++++ Extrait fourni
FICTION FRANÇAISE — Prix Procirep du Producteur 2011 : les lauréats
Cinq producteurs sont en lice dans la catégorie fiction
Par Sullivan Le Postec • 5 décembre 2011
C’est une tradition annuelle : la Société des Producteurs de Cinéma et de Télévision remet en décembre ses prix du Producteur de Télévision, dans trois catégories qui correspondent aux trois principaux genres télévisuels, documentaire, animation et fiction.

Ce lundi 5 décembre, la Procirep organise sa 18e remise du Prix du Producteur Français de Télévision, attribué par un Jury présidé par la journaliste Rebecca Manzoni (productrice de l’émission « Eclectik » à France Inter et rédactrice en chef de l’émission « Metropolis » sur Arte).


Mise à jour : Les lauréats figurent en fin d’article.


Le jury est composé de : Dominique Barneaud – producteur Bellota films et Président de la Commission Télévision Procirep, Hélène Médigue – comédienne, Mosco Lévi Boucault – auteur réalisateur documentaire, Sophie Decroisette – auteur réalisateur animation, Didier Lacoste – auteur réalisateur fiction, Patrick Eveno – Festival et marché d’Annecy, Valérie Abita – Association Science et Télévision, Frédéric Lavigne – Festival Série Mania, Voyelle Acker – France Télévisions unité animation, Christine Cauquelin – Canal+ unité documentaire, Anne Holmes – France Télévisions unité fiction, Corinne Kouper – productrice Team To Animation, lauréat animation 2010, Bénédicte Lesage – productrice Mascaret films, lauréat fiction 2010, Tancrède Ramonet - producteur Temps Noir, lauréat documentaire 2010.
++++++++
++++ Items fournis
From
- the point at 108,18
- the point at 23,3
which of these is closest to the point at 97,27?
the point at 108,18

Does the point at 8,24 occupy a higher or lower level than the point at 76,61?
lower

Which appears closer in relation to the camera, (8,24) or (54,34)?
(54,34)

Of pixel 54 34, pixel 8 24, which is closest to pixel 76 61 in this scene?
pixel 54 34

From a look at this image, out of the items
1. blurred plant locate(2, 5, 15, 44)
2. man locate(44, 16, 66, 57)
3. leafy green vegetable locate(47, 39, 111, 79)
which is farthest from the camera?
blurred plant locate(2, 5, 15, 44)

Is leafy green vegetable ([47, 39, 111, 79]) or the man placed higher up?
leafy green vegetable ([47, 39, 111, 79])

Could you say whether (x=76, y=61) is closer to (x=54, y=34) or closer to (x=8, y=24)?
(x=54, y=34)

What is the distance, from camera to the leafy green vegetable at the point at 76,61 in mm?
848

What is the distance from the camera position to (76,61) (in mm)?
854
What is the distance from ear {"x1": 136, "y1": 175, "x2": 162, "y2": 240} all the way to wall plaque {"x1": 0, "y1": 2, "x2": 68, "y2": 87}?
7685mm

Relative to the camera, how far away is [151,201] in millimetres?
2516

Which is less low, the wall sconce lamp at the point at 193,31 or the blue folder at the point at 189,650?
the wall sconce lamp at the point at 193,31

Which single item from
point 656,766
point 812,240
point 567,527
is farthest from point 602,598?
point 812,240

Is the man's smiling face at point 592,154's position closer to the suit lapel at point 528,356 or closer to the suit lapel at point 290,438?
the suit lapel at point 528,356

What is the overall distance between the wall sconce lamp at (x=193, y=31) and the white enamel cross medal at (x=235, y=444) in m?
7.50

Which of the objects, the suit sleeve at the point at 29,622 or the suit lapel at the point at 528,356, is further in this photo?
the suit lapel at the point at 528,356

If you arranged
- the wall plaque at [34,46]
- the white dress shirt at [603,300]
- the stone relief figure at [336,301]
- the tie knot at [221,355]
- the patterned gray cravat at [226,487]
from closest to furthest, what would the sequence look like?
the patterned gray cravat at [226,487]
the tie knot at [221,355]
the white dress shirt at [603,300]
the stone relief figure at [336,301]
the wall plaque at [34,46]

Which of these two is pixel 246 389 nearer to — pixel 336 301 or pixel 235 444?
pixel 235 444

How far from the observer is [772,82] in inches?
++++++++
Le problème — Recopiez tout ce qui va de « Le jury est » jusqu'à « lauréat documentaire 2010. » dans l'article sur le prix Procirep, en mettant « actrice » à la place de « comédienne ».

Réponse rédigée —
Le jury est composé de : Dominique Barneaud – producteur Bellota films et Président de la Commission Télévision Procirep, Hélène Médigue – actrice, Mosco Lévi Boucault – auteur réalisateur documentaire, Sophie Decroisette – auteur réalisateur animation, Didier Lacoste – auteur réalisateur fiction, Patrick Eveno – Festival et marché d’Annecy, Valérie Abita – Association Science et Télévision, Frédéric Lavigne – Festival Série Mania, Voyelle Acker – France Télévisions unité animation, Christine Cauquelin – Canal+ unité documentaire, Anne Holmes – France Télévisions unité fiction, Corinne Kouper – productrice Team To Animation, lauréat animation 2010, Bénédicte Lesage – productrice Mascaret films, lauréat fiction 2010, Tancrède Ramonet - producteur Temps Noir, lauréat documentaire 2010.